Textauszug:
^^^^

Elisabeth Köstinger hat es geschafft! Die Bauerntochter aus Kärnten wurde vor wenigen Wochen ins zweithöchste Amt der Republik gewählt.  Nicht nur das, die ÖVP-Politikerin ist mit 38 Jahren die jüngste Person, die den prestigeträchtigen Job der Nationalratspräsidentin ausführt – und sie ist die erst dritte Frau, die dies tut. Als solche hat Köstinger vor, im Parlament ordentlich aufzuräumen: Sie will für eine neue Kultur im  Hohen Haus sorgen, wie sie im MADONNA-Talk verrät. Vor allem aber will sie etwas für andere Frau im Polit-Zirkus tun. Die #metoo-Debatte habe sie inspiriert, eine Anlaufstelle für Betroffene von sexueller Belästigung im Parlament zu schaffen.

Waren Sie nervös, als Sie letzten Monat das erste Mal den Vorsitz im Parlament geführt haben? Sie sind ja die jüngste Nationalratspräsidentin aller Zeiten ...

^^^^

Datenzeilen:
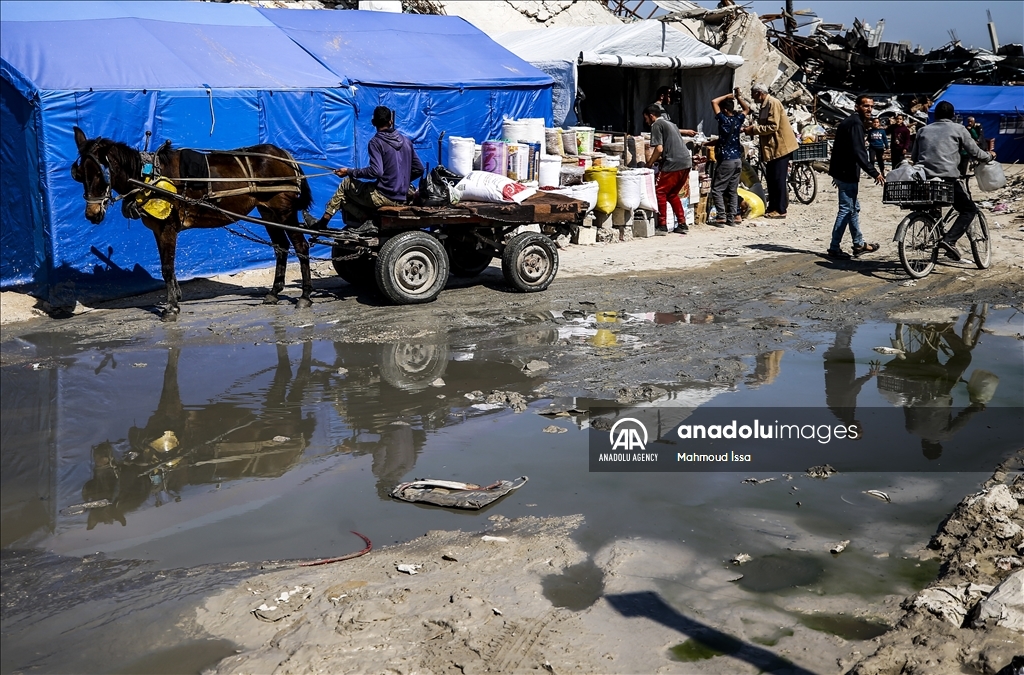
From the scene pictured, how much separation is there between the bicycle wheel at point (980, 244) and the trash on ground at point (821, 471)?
23.5 ft

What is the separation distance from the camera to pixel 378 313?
10.4m

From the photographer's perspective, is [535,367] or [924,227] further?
[924,227]

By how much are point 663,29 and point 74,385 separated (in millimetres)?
15425

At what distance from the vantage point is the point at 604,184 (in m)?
14.8

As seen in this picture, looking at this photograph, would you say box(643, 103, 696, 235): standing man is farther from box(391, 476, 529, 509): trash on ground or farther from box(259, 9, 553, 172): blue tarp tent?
box(391, 476, 529, 509): trash on ground

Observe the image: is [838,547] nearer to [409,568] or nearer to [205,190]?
[409,568]

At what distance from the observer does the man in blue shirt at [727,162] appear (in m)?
15.5

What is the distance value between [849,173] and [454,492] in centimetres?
896

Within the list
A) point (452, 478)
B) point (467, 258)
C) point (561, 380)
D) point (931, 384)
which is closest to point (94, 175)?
point (467, 258)

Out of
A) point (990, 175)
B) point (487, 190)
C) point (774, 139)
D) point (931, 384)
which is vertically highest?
point (774, 139)

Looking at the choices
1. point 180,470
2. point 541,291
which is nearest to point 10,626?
point 180,470

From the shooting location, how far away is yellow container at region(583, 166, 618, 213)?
14.8 metres

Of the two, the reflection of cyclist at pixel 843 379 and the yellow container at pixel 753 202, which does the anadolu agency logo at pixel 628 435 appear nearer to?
the reflection of cyclist at pixel 843 379

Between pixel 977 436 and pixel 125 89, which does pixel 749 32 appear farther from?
pixel 977 436
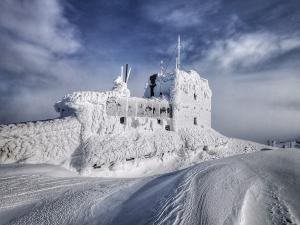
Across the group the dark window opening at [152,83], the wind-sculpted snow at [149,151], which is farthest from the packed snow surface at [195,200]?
the dark window opening at [152,83]

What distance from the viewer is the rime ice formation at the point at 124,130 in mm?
16625

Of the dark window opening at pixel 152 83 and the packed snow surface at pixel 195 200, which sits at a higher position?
the dark window opening at pixel 152 83

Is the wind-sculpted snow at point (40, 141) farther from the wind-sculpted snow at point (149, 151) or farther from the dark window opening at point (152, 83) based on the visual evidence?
the dark window opening at point (152, 83)

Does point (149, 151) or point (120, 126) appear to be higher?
point (120, 126)

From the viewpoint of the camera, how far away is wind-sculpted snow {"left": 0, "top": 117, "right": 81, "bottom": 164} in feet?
49.9

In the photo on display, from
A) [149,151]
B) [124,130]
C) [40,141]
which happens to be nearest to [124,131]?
[124,130]

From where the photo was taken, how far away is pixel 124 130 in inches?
852

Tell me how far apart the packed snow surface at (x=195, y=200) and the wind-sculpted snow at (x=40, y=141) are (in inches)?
323

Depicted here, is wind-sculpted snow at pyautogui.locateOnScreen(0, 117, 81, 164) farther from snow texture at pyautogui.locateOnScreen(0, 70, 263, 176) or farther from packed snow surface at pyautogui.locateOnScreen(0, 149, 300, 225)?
packed snow surface at pyautogui.locateOnScreen(0, 149, 300, 225)

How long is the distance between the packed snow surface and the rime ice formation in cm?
926

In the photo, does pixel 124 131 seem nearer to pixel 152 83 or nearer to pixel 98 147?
pixel 98 147

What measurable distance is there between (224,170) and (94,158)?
1387 cm

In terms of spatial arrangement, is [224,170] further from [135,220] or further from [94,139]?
[94,139]

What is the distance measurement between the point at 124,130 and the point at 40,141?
7267 millimetres
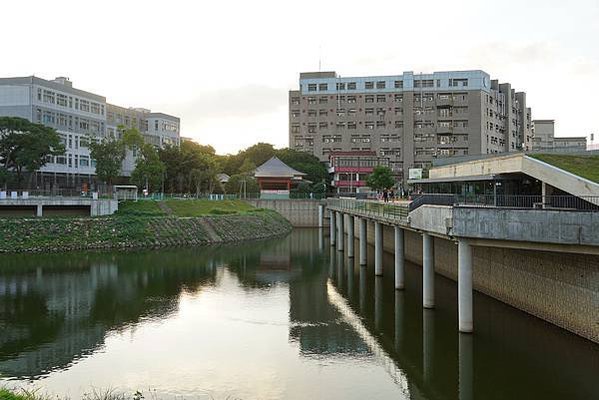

^^^^

Arbeitsauftrag:
Gib den Text über Elisabeth Köstinger wortgetreu wieder, beginnend bei „Waren Sie nervös, als“ und endend bei „aller Zeiten ...“. Die Zeilen spielen hierbei keine Rolle.

Ergebnis:
Waren Sie nervös, als Sie letzten Monat das erste Mal den Vorsitz im Parlament geführt haben? Sie sind ja die jüngste Nationalratspräsidentin aller Zeiten ...